-- DATA SHOWN follows --

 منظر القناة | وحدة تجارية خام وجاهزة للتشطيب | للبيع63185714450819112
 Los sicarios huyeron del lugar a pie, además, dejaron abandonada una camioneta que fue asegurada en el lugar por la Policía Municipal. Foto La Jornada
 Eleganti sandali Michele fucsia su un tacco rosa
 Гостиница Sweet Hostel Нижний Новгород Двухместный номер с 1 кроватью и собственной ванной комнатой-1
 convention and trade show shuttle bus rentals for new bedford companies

-- DATA SHOWN concluded --
-- DATA SHOWN follows --

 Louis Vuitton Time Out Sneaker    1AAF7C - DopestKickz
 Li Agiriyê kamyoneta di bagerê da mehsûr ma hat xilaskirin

-- DATA SHOWN concluded --
-- DATA SHOWN follows --

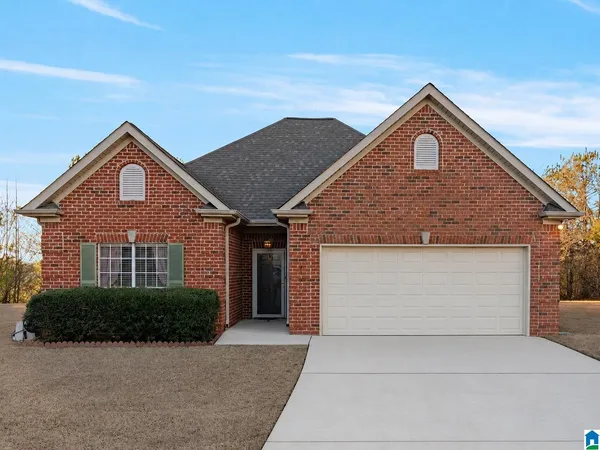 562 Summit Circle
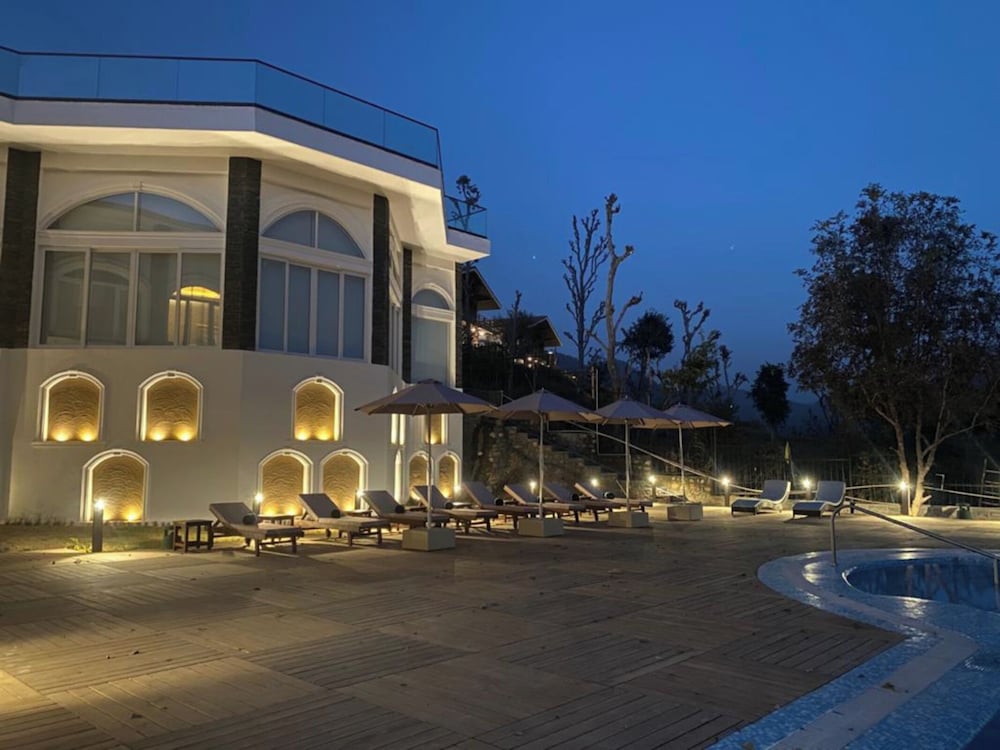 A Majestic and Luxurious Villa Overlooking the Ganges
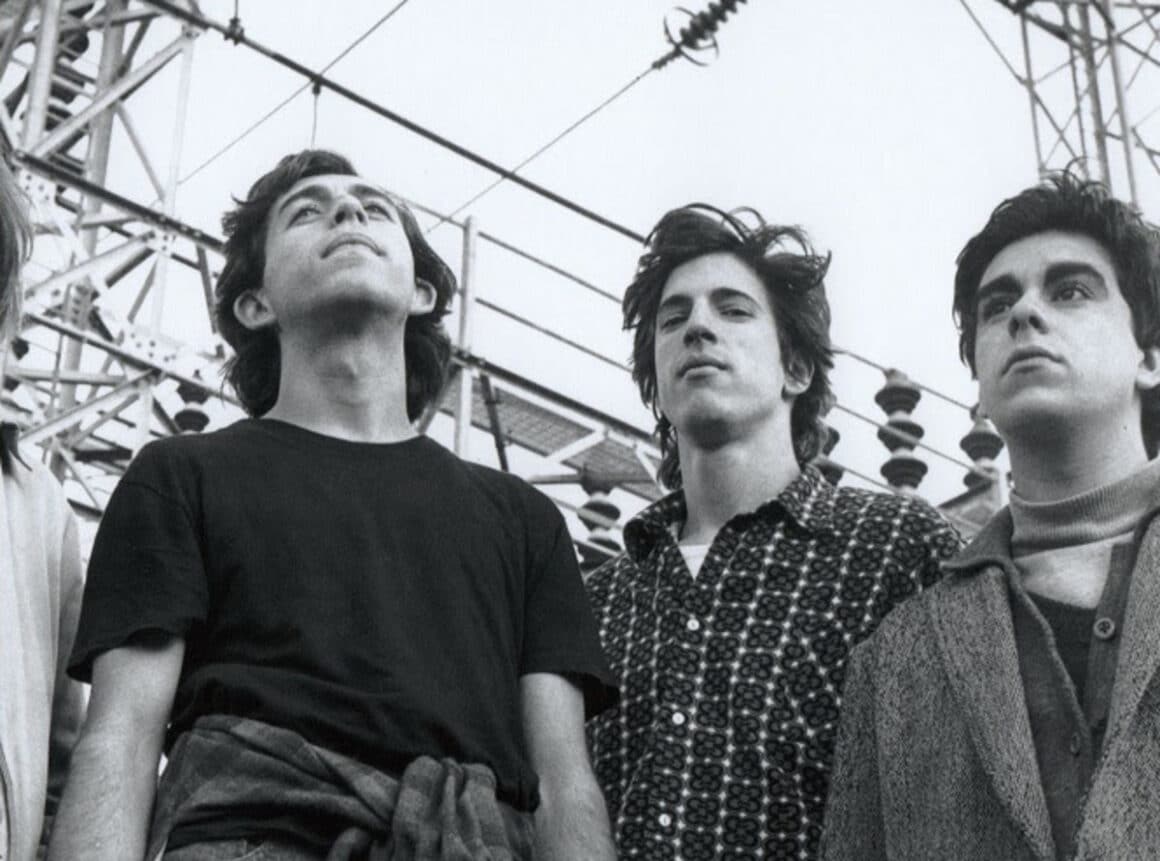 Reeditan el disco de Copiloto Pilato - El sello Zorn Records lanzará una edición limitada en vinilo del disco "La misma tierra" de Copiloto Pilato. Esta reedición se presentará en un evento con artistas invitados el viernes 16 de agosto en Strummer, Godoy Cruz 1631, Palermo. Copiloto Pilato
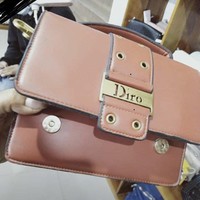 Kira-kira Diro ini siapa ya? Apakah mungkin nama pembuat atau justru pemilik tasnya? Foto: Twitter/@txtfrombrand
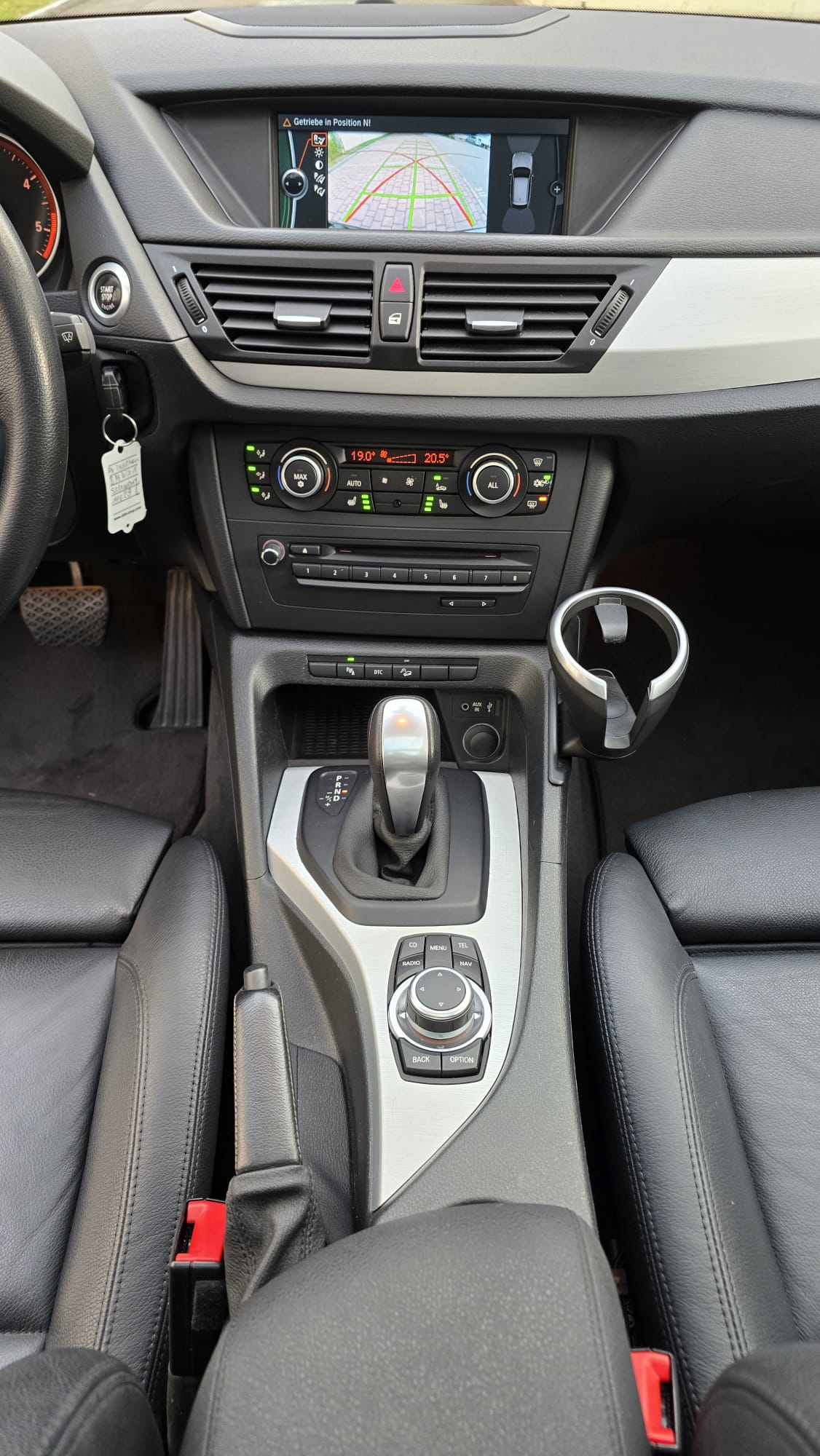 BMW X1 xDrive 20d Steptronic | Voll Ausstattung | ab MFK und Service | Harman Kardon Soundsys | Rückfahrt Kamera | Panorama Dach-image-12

-- DATA SHOWN concluded --

§ PROBLEM REQUIREMENTS
Duplicate the listing from the line that contains "Louis Vuitton Time" through the line that contains "Li Agiriyê kamyoneta".

§ ANSWER TO THIS TASK
 Louis Vuitton Time Out Sneaker    1AAF7C - DopestKickz
 Li Agiriyê kamyoneta di bagerê da mehsûr ma hat xilaskirin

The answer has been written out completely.